A Memoir in Color

Ellen B. Marshall
7 min readJan 23, 2021


Photo by Ellen B. Marshall, 2021. All rights Reserved.

The price of silver goes up and down but that does not affect the value it has added to my lifeline. In the January that I was born, silver cost $.85 an ounce. Today as the birthdays of my siblings Emily and Tom finish out the same month now in 2021, the price of silver is $27.18. I guess that demonstrates the time value of money, the wisdom of investing in silver, and what my parents were up to in the deep winter months in our village in southwest Ohio.

Wherever you see this shiny white, semi-precious element, please know that second-best has always been good enough for me.
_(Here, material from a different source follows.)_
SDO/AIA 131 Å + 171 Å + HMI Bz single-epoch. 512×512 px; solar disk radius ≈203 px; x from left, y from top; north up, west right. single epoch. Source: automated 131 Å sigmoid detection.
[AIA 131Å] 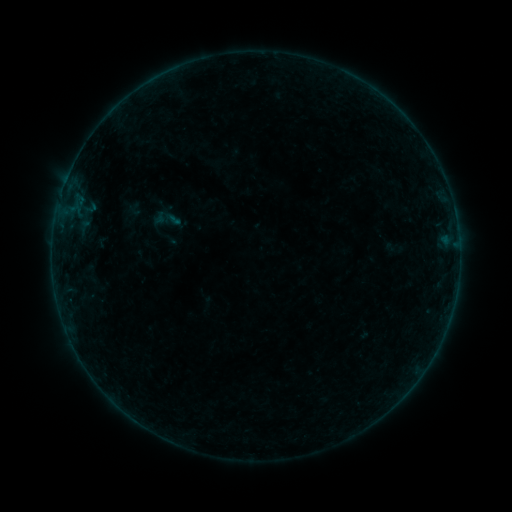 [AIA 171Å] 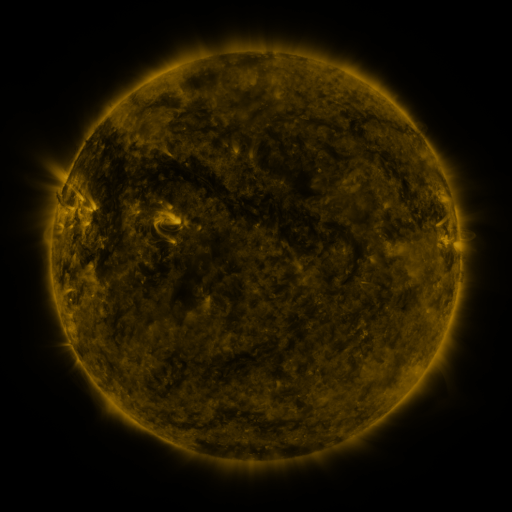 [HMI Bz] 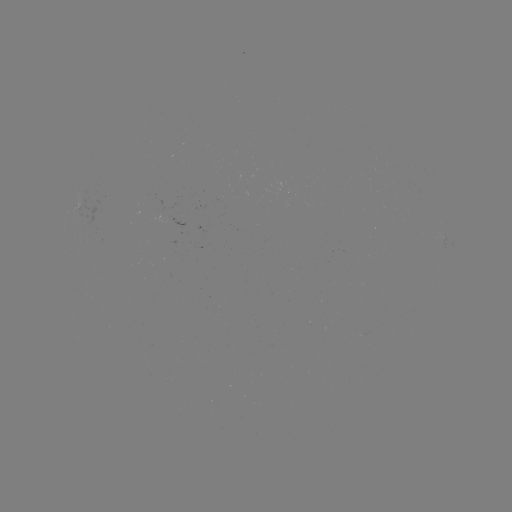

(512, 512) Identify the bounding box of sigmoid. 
[153, 204, 181, 234].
I used to have a silver-plated baby cup, but it wasn’t mine. Tarnished, it sat in my hope chest, something I found at a thrift shop, or that was handed down in our family but never engraved.

Silver was the color of a bright new dime, found in the toe of my Christmas stocking, along with some Hershey’s Kisses and a small hematite stone.

Our family only polished the good silver at Thanksgiving. So I labored with the ammonia-based creamy liquid to prepare the forks and knives we kept in a wooden chest. Also the large platter, engraved with fruits and vines. To hold the 20 pound turkey that was slow-cooked all night. Always before the cave explorers came to join our table.

I scavenged the tinsel on our Christmas tree over the years from the town’s pile of discarded trees. Boy scouts collected and burned them after the holidays, a gathering with cocoa, right across the street from our house. Tinsel was precious to me. Although Mom only allowed a little bit, at the bottom of our tree where it did not show, because we were not that kind of people. We had a few silver balls that once had glitter words on them, JOY, PEACE, LOVE. But those broke when the cat played underneath the tree. Or when it fell over — until we learned to suspend the seven foot white pine by its leader with picture hanging wire.

“One is silver and the other gold,” I remember the Girl Scout song, Mom led her Brownie troop singing it. I sat in the back of the basement room in the stone-built Presbyterian church. I thought they were dumb. Group activities never appealed to me. I’m the quiet type and I rarely sing.